Despite the novelty, I found the manuscript difficult to read, and especially to fully grasp the implications of this method. I would thus recommend publication of the manuscript, pending some major revisions that would make it more accessible to a wider audience, or at least would clarify that it is directed at the technical audience that is interested in the retrieval of waves in ice from space. The introduction is excellent, but unfortunately not entirely connected to the discussion through the results. I list below a few major points that the authors may consider in their revision:
- My main criticism is that this is a methodological paper, which is however presented as a result paper. The results are functional to the methodology. From the title, I expected to be exposed to a reconstruction and interpretation of directional surface wave spectra from a variety of regions, while the manuscript is focused on 4 selected tracks from the Southern Hemisphere, each pair coming from two consecutive tracks in February and May. By the way, the reader would find out that the focus is on Antarctic sea-ice waves only from the supplementary table or at L85, where Antarctic is mentioned for the first time. This is not at all to diminish the value of the manuscript, because a methodology must be demonstrated by example, and I regard the work done by the authors of very high value. I would suggest that the title reflect that the reader will find a description and application of the methodology, rather than expecting a thorough analysis of 2D spectra. I would also recommend to add a description/discussion of the results presented, which is currently left to the readers. For instance, Fig. 5 and Fig. 8 show the power spectra from one example track from May 2019. This is the main result of this paper, but it is offered with very little interpretation or discussion in Sec. 4. Only a brief comment about the attenuating swell signal and a second energy maximum at shorter wavelength (L200-201), and similarly, a migration of the peak due to the attenuation of shorter waves at L316-320. The findings seem to me to be coherent with the local observations by Alberello et al. (2022), who differentiated between wind sea and swell. Almost no discussion is offered on these phenomena, while the matter of the discussion is mostly about the methodology and its limits (again, I find it very well done and interesting and not at all a fault if properly framed).
- Alberello et al. (2002) found that the wave field along a transect in the Antarctic MIZ was composed of wind and swell from different directions. With this procedure, a unique most likely incident angle is estimated. This implies that both swell and wind waves propagate in the same direction, which may not be true. The authors should consider this in their discussion.
- As of the ice structure mentioned in the title, this is mostly a potential application that is not exploited in the present manuscript. Such a component would require a more thorough validation that has not been included. It is not clear if the considerations on the structure of sea ice should come from Sec. 4. This leads to the interesting discussion in Fig. 10 and 11, but I do not see how this would inform about the ice type.

(Records from a dataset)
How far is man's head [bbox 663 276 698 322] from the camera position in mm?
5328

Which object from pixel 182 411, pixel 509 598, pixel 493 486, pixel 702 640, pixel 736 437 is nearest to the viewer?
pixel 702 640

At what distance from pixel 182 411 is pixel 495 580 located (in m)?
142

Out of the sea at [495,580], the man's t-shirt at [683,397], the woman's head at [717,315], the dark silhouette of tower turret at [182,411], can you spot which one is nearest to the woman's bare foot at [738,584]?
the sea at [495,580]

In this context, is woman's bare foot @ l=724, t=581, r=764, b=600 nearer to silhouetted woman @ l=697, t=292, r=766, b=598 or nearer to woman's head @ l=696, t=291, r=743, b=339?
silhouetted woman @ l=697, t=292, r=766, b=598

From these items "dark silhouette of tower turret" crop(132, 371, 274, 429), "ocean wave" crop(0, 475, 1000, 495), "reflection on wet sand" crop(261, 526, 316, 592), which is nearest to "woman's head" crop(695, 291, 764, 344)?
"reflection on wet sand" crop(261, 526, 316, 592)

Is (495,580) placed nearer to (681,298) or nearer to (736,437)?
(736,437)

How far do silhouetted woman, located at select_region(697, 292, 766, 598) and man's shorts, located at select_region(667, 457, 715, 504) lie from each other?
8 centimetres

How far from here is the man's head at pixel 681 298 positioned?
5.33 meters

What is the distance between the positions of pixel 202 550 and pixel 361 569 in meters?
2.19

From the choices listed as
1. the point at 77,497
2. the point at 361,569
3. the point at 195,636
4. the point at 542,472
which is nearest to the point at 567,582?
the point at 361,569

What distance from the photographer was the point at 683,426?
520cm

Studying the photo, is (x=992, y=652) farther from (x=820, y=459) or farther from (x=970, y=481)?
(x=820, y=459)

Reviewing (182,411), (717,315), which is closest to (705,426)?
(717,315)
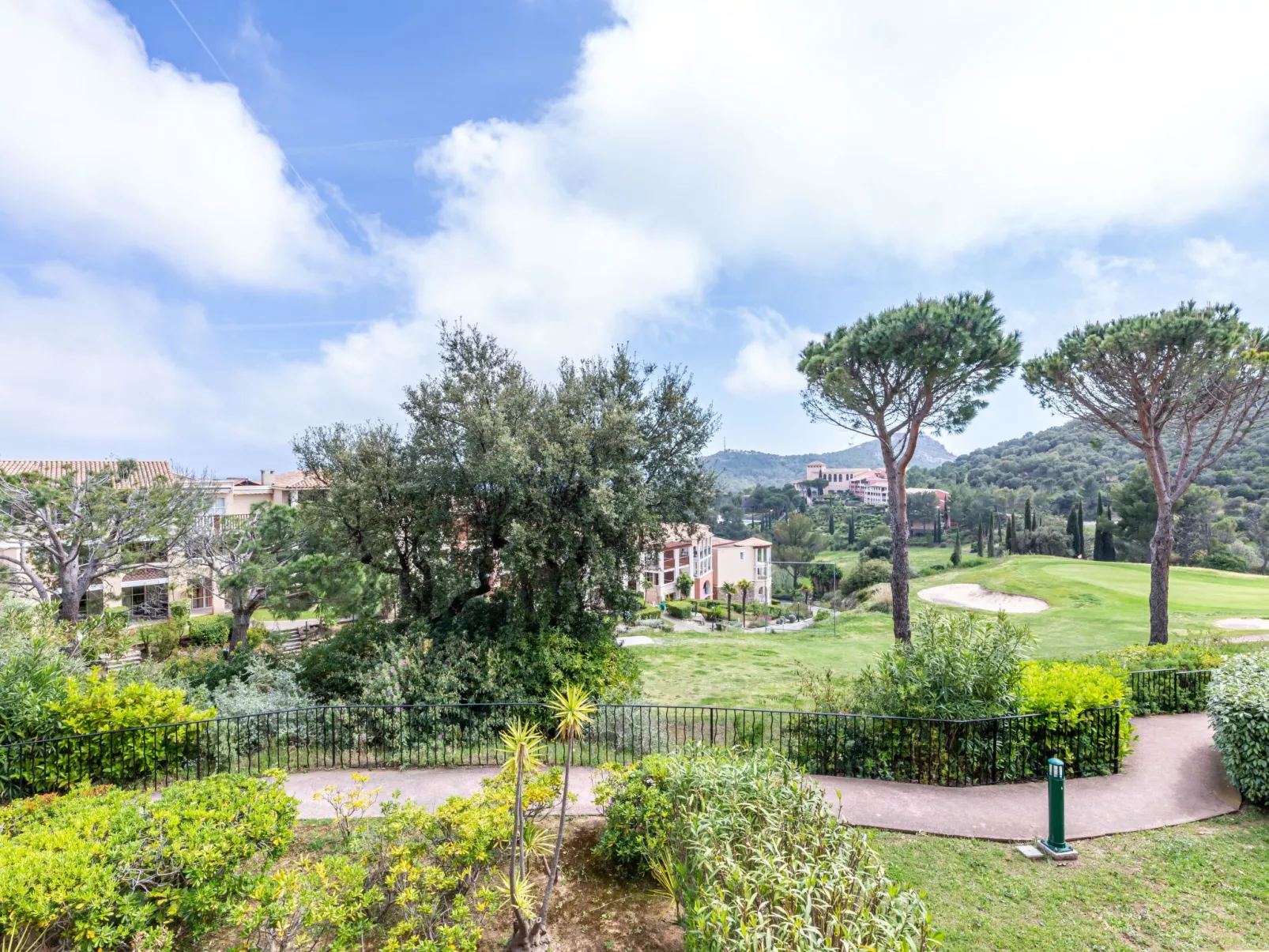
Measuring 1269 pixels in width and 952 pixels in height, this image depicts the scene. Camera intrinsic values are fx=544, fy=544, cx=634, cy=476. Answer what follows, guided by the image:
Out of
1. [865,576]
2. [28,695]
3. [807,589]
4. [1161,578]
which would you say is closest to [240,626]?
[28,695]

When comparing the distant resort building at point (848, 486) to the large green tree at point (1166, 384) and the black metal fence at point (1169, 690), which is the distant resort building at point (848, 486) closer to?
the large green tree at point (1166, 384)

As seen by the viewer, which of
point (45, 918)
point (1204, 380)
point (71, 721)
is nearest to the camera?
point (45, 918)

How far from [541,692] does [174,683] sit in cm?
716

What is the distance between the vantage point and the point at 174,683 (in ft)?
34.9

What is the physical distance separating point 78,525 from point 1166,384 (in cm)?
3053

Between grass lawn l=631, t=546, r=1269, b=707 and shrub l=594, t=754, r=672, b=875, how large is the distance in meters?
6.25

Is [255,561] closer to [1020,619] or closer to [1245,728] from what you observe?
[1245,728]

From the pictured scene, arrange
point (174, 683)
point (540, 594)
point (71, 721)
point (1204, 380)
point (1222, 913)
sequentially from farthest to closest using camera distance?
point (1204, 380) → point (540, 594) → point (174, 683) → point (71, 721) → point (1222, 913)

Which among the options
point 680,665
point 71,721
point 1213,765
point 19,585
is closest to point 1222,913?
point 1213,765

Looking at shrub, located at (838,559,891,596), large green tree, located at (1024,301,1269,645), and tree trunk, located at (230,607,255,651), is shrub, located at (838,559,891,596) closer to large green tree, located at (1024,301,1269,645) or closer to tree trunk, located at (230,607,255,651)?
large green tree, located at (1024,301,1269,645)

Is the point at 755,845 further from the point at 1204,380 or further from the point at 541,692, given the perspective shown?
the point at 1204,380

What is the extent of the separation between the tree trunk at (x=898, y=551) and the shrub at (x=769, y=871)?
1233cm

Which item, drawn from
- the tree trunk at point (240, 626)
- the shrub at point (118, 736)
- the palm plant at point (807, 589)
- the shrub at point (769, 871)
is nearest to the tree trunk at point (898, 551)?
the shrub at point (769, 871)

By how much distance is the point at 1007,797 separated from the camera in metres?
6.54
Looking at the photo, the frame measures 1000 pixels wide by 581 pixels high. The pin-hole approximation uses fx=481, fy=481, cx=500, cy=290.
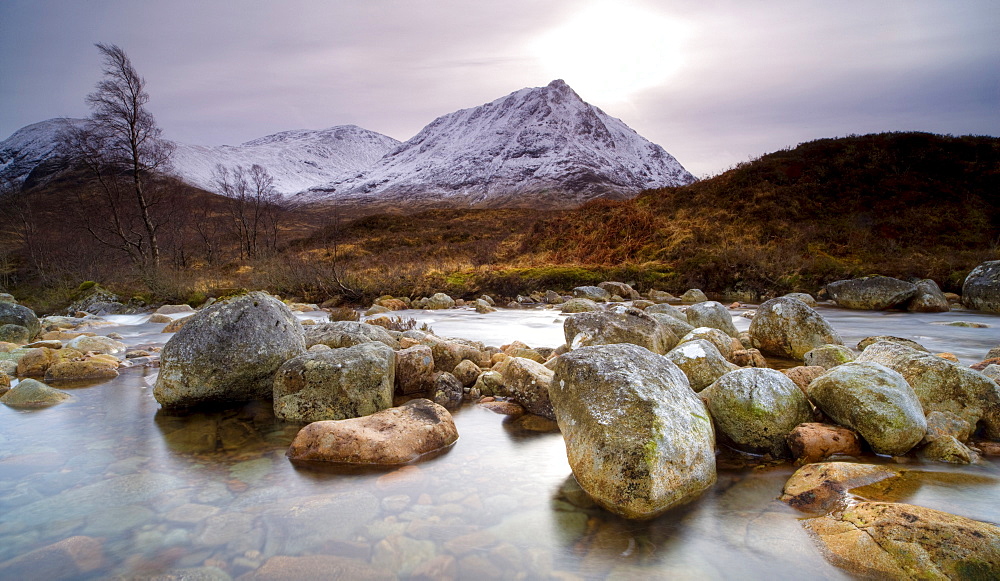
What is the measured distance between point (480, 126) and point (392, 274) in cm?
16298

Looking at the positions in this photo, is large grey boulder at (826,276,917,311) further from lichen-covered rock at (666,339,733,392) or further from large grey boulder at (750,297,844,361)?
lichen-covered rock at (666,339,733,392)

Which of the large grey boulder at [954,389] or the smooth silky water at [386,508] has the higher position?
the large grey boulder at [954,389]

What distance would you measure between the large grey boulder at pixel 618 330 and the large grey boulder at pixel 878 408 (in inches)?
111

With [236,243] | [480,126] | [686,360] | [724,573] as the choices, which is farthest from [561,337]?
[480,126]

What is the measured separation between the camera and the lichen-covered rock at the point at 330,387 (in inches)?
219

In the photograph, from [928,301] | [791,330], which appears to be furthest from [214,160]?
[791,330]

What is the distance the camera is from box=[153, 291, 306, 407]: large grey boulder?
5891mm

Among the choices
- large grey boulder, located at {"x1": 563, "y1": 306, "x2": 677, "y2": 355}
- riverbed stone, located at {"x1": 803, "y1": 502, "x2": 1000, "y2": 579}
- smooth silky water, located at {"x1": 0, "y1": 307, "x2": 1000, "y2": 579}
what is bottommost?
smooth silky water, located at {"x1": 0, "y1": 307, "x2": 1000, "y2": 579}

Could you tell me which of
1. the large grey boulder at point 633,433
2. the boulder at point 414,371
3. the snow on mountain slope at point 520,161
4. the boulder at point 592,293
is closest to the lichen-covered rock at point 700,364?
the large grey boulder at point 633,433

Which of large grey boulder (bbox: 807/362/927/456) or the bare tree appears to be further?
the bare tree

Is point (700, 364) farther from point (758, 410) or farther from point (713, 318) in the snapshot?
point (713, 318)

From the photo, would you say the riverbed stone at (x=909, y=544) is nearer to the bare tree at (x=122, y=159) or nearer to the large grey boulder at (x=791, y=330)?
the large grey boulder at (x=791, y=330)

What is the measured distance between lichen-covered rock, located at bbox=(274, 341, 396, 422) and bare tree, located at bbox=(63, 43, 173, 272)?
57.6ft

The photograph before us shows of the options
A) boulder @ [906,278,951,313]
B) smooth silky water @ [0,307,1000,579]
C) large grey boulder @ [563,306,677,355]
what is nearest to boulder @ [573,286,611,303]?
boulder @ [906,278,951,313]
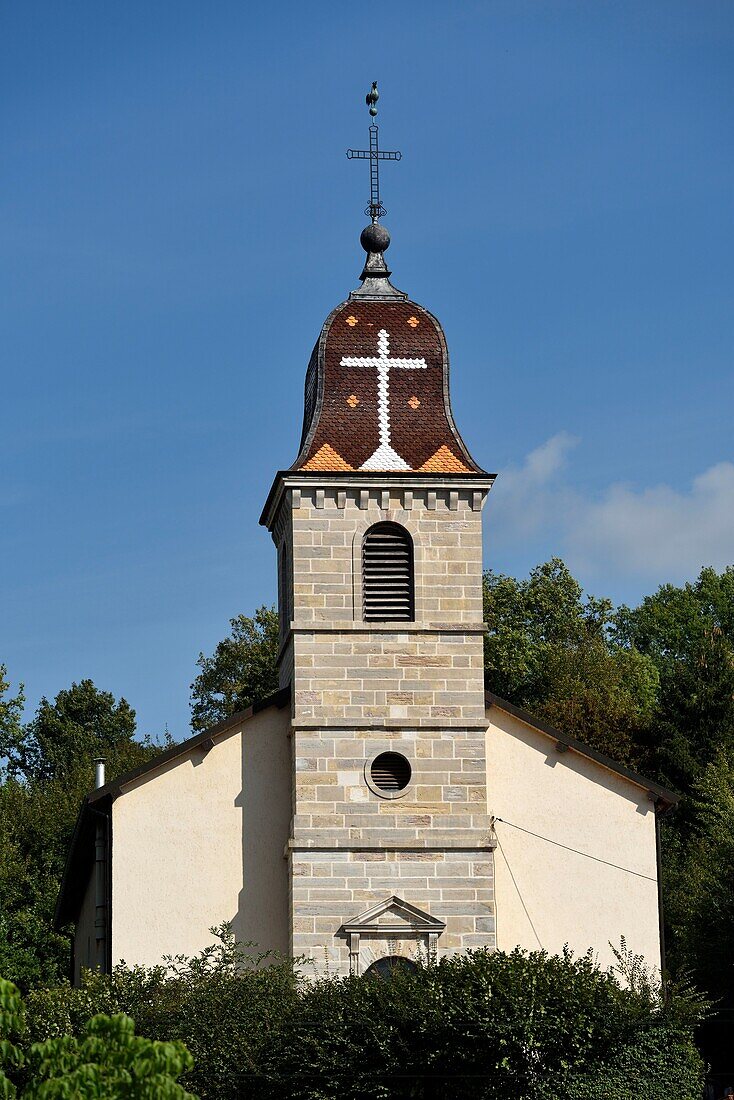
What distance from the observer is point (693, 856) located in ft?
142

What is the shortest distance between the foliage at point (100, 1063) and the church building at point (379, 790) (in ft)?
45.8

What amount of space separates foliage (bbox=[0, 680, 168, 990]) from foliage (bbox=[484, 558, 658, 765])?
14.5 meters

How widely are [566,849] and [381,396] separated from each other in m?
8.17

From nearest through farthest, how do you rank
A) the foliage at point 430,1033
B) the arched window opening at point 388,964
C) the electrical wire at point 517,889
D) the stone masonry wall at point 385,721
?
the foliage at point 430,1033
the arched window opening at point 388,964
the stone masonry wall at point 385,721
the electrical wire at point 517,889

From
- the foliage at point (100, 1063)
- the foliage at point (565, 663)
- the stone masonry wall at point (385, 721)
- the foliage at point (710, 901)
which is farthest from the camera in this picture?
the foliage at point (565, 663)

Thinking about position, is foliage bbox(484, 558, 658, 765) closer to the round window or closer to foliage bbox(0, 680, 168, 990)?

(To-do list)
(A) In the referee report, swap "incident angle" for "propagation direction" in the passage starting with "- Alberello et" and going on through "the ice type.", then write out that passage.
(B) Supply the next part of the referee report, picking up right after its final sentence.

(Answers to the exercises)
(A)
- Alberello et al. (2002) found that the wave field along a transect in the Antarctic MIZ was composed of wind and swell from different directions. With this procedure, a unique most likely propagation direction is estimated. This implies that both swell and wind waves propagate in the same direction, which may not be true. The authors should consider this in their discussion.
- As of the ice structure mentioned in the title, this is mostly a potential application that is not exploited in the present manuscript. Such a component would require a more thorough validation that has not been included. It is not clear if the considerations on the structure of sea ice should come from Sec. 4. This leads to the interesting discussion in Fig. 10 and 11, but I do not see how this would inform about the ice type.

(B)
- Also related to Sec. 4, in Figures 9 and 10, k_c ranges from 0.05 to 0.1. This is the range of wind waves. Therefore, the residual z_{free} (defined after Eq 12) should estimate both the sea ice freeboard height and the surface wind waves. It seems that the low pass filter can only remove the contribution due to swells. The authors should elaborate on this in their applications of the method.
- I like Figure 1, which is well done and illustrative. However, and partly related to the first point, it would be useful to have an example of a track location, together with the configuration of sea ice (for instance sea-ice concentration). This could be done for either the February or May cases in Supplementary Table 1. The May tracks are from the same day, so it may be easier to show them on the same map with the daily SIC. It is also the track used to show the spectra in Fig 6 and 8.
- This method will require an independent set of assessments before being considered viable. There are many subjective (though reasonable) choices that the authors have made both during the pre-processing phase and in the method implementation. This may have implications that are hard to assess without a benchmark. I understand that these datasets of combined wave measurements in sea ice and in the adjacent open ocean do not exist, and the few that are available are prior to ICEsat2, or are not done in the vicinity of available tracks. However, the method is being sold as fully functional, which I agree from a technical viewpoint, although it is still doubtful whether it is reliable. This should be made clearer in the discussion.
- This manuscript contains quite a few English inconsistencies, as though it has been submitted without thorough proofreading – possibly from someone else besides the authors. It is clear that the authors have a good mastering of their methods, but this makes the explanation often convoluted and difficult to follow. I have included a few specific recommendations below when I felt I understood the intent, but I would advise the authors to take a slightly more distant approach and focus on the information transfer rather than on the flow of concepts.
Specific comments
- Sec. 2. Figure S1 is not mentioned in this section but later in the manuscript.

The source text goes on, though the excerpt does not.